Ha sido un político ejemplar. Pero ello no debería convertirse en una llamada a que el resto de los políticos sigan su estela. El resultado sería catastrófico. Una de las vertientes más críticas del liderazgo público se produce en la identificación entre la persona y el cargo que ostenta. Cuando alguien se funde en el papel institucional que se le encomienda haciéndolo propio, y los ciudadanos no son capaces de distinguir entre ambos. Contadas veces tal simbiosis ha salido bien parada a lo largo de la Historia. Azkuna forma parte de la excepción. Claro que el Ayuntamiento de Bilbao deberá reinventarse después de él. Y los bilbotarras y bilbainos que se han fundido en el duelo por su pérdida tendrán que mostrarse indulgentes hacia quienes le sucedan. Él lo eclipsaba todo, y ahora todo queda a la intemperie.

Por lo general, los responsables públicos fallecen bastante después de que la política les haya abandonado. También en esto Iñaki Azkuna ha sido singular: ha muerto en el ejercicio de su cargo. Ha muerto sin que casi nadie sepa cuántas veces su mandato se vio interrumpido por la enfermedad. Su ejecutoria habría sido igual de admirable si tras el diagnóstico de cáncer de próstata y su primera baja médica hubiese optado por retirarse de la actividad pública. Pero probablemente para entonces su fusión con la Alcaldía era tal que ni siquiera podía imaginarse el final alejado de su puesto de mando.

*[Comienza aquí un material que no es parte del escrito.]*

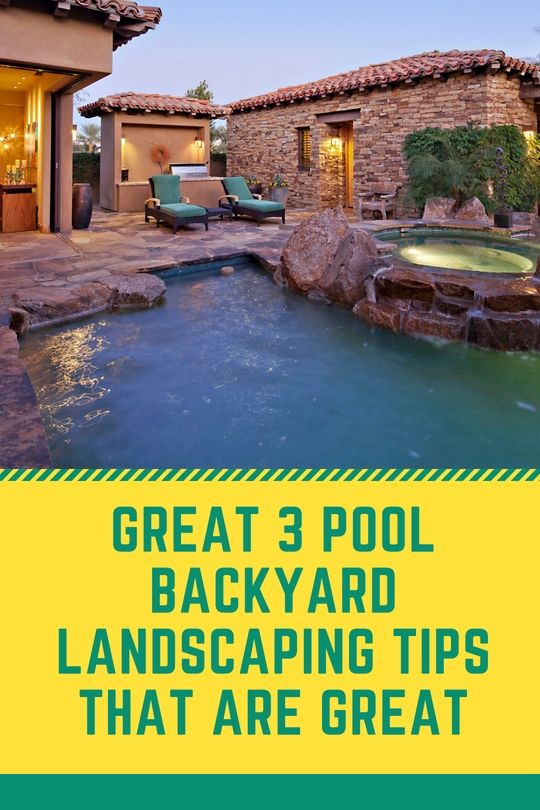 Best 3 Pool Backyard Landscaping Tips For The Family Poolside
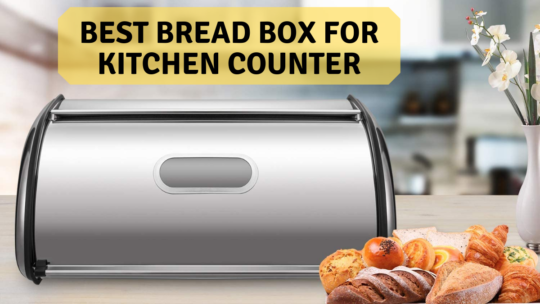 Best Bread Box for Kitchen Counter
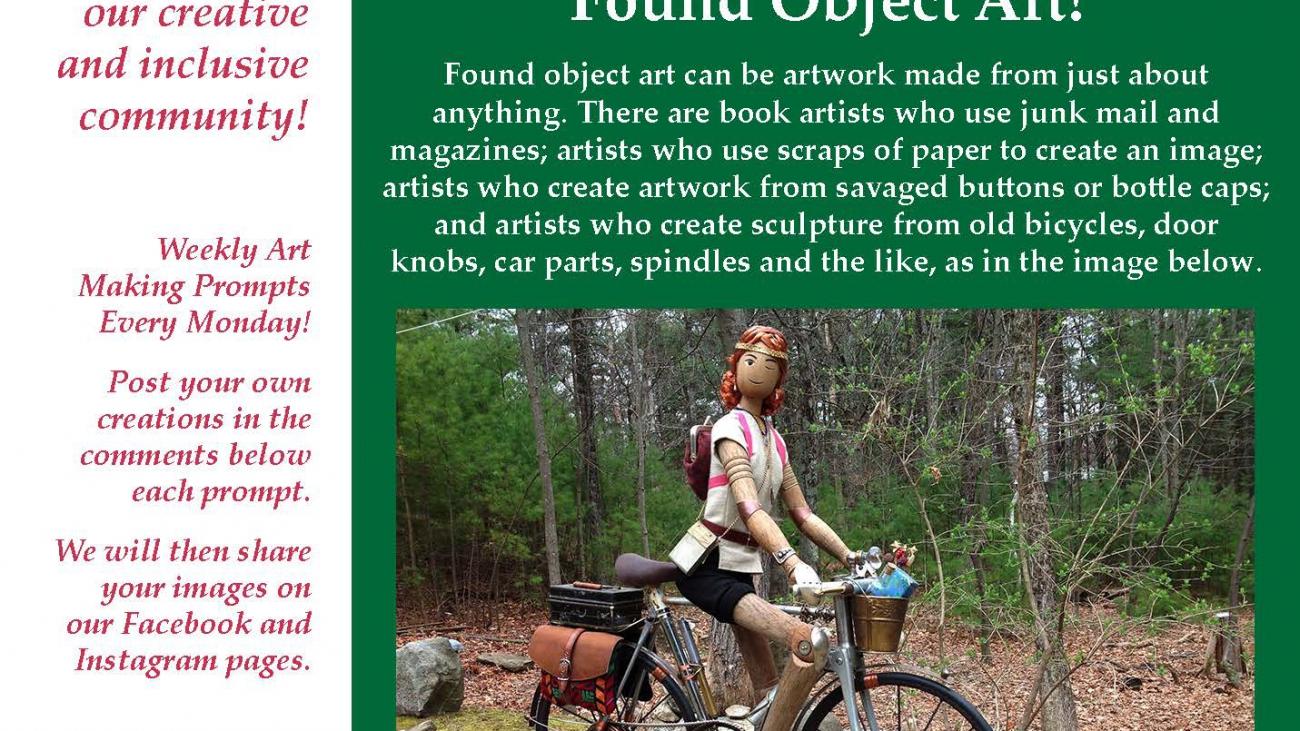 Found Object Art! ValleyCAST Art Prompt Week 22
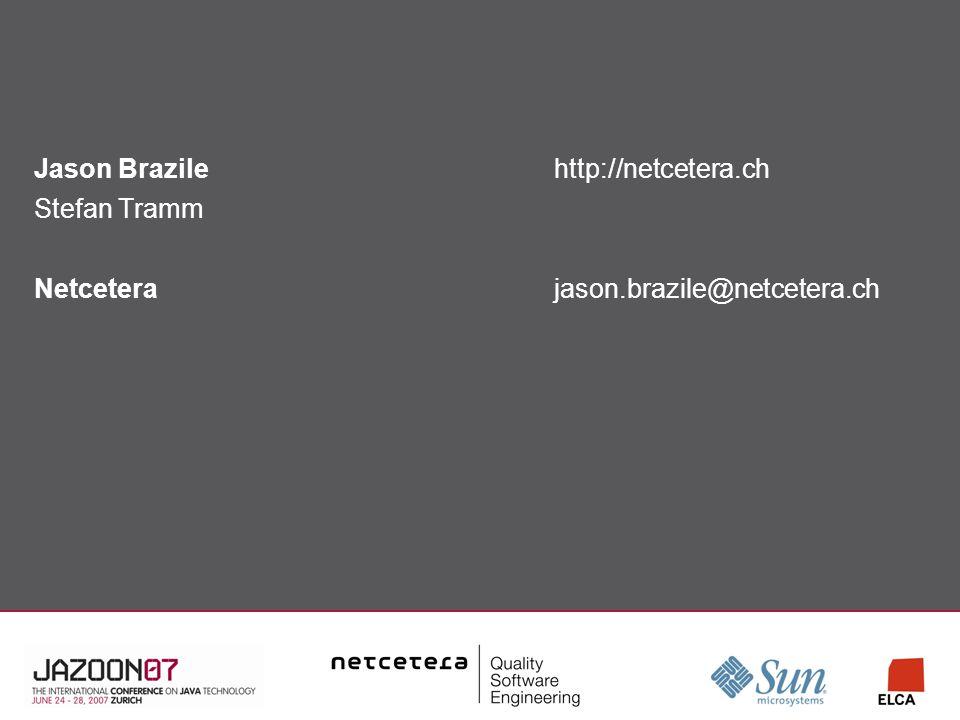 Jason Brazilehttp://netcetera.ch Stefan Tramm Netceterajason.brazile@netcetera.ch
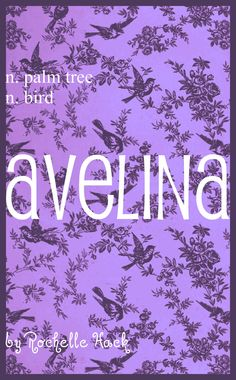 Baby Girl Name: Avelina or Aveline. Meaning: Bird (first part); Palm Tree (second part). Origin: Latin; Norman. https://www.pinterest.com/vintagedaydream/baby-names/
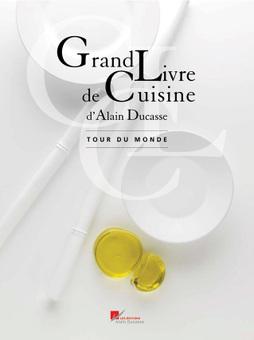 Le Blog De Cuisine Creative Grand Livre De Cuisine D Alain Ducasse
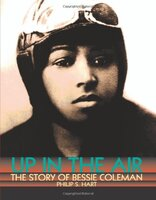 Up in the Air: The Story of Bessie Coleman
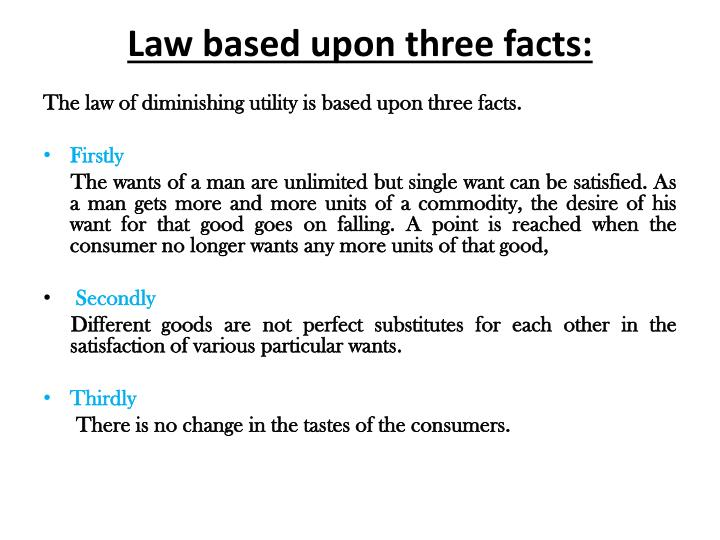 Law based upon three facts:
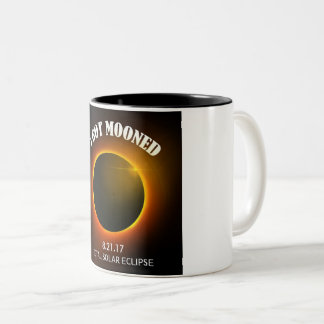 Total Solar Eclipse I Got Mooned Coffee Cup
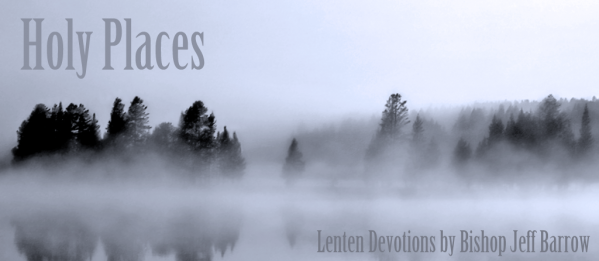 Holy Places - Lenten Daily Devotions from Bishop Jeff Barrow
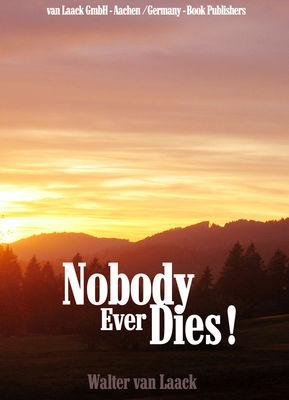 Nobody Ever Dies!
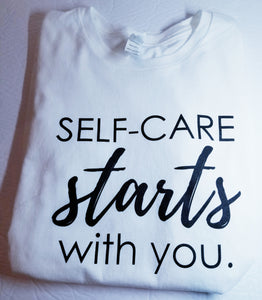 Self-care starts with you T-shirt
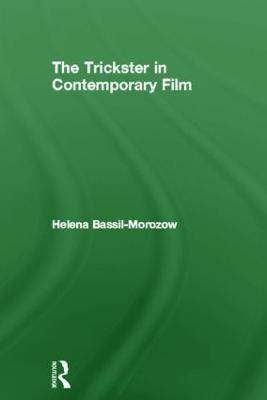 Trickster in Contemporary Film book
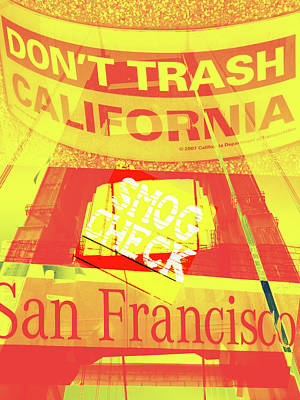 Digital Art - Don't Trash Califonia by Molly McPherson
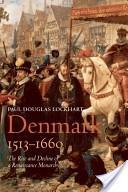 Denmark, 1513-1660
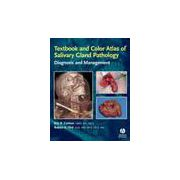 Textbook and Color Atlas of Salivary Gland Pathology: Diagnosis and Management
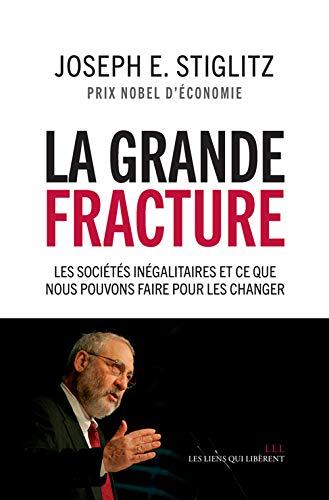 la grande fracture ; les sociétés inégalitaires et ce que nous pouvons faire ...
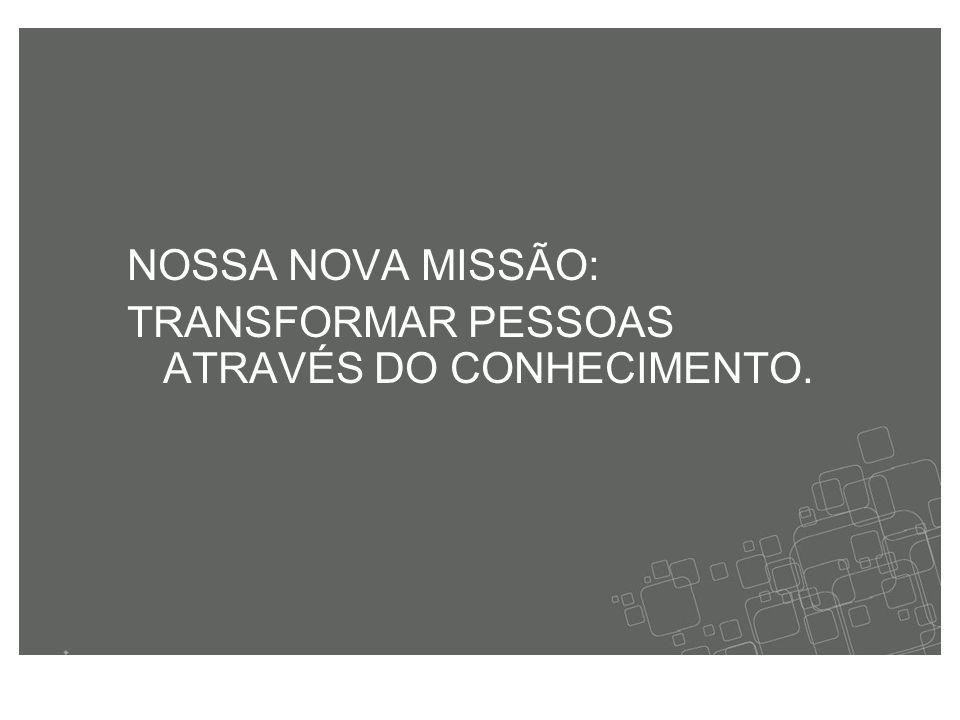 NOSSA NOVA MISSÃO: TRANSFORMAR PESSOAS ATRAVÉS DO CONHECIMENTO.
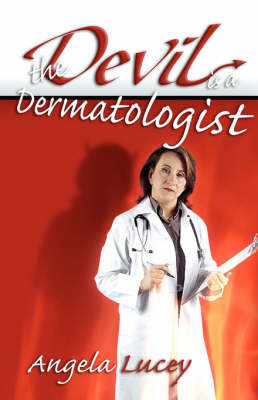 The Devil Is a Dermatologist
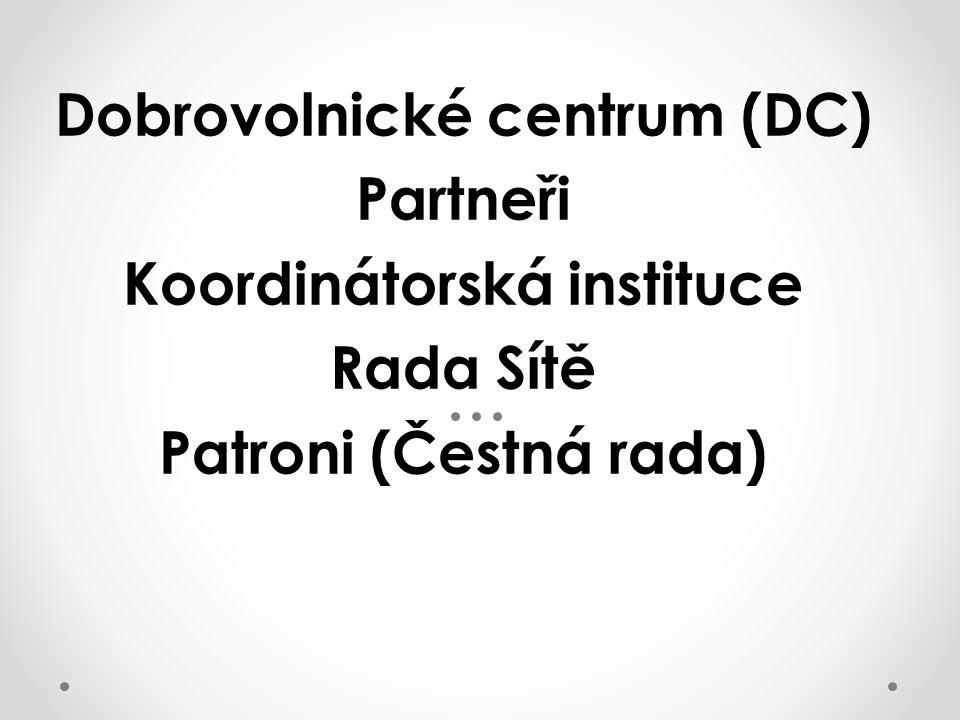 Dobrovolnické centrum (DC) Partneři Koordinátorská instituce Rada Sítě Patroni (Čestná rada)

Del mismo modo que los demás políticos harían mal en seguir su ejemplo, porque correrían el riesgo de acabar en parodia, tampoco se trata del comportamiento más recomendable para quienes padezcan una dolencia grave. Seguramente Azkuna habría llevado peor el mal sin sus manos al timón de Bilbao. Seguramente continuar siendo alcalde formó parte de sus cuidados paliativos más íntimos. Pero convendría quedarse con su último legado. No quiso verse ni como Enrico Berlinguer, inundando de gente las calles de Roma en el entierro del fundador del eurocomunismo, ni como Tierno Galván, representando a su muerte todos los cambios de la Transición. Decidió retirarse a tiempo para que su cuerpo pudiera liberar su alma. Sin duda consciente de que tras él dejaba un vacío inmenso. Un vacío cuyo relleno voluntarista siempre sonará a hueco.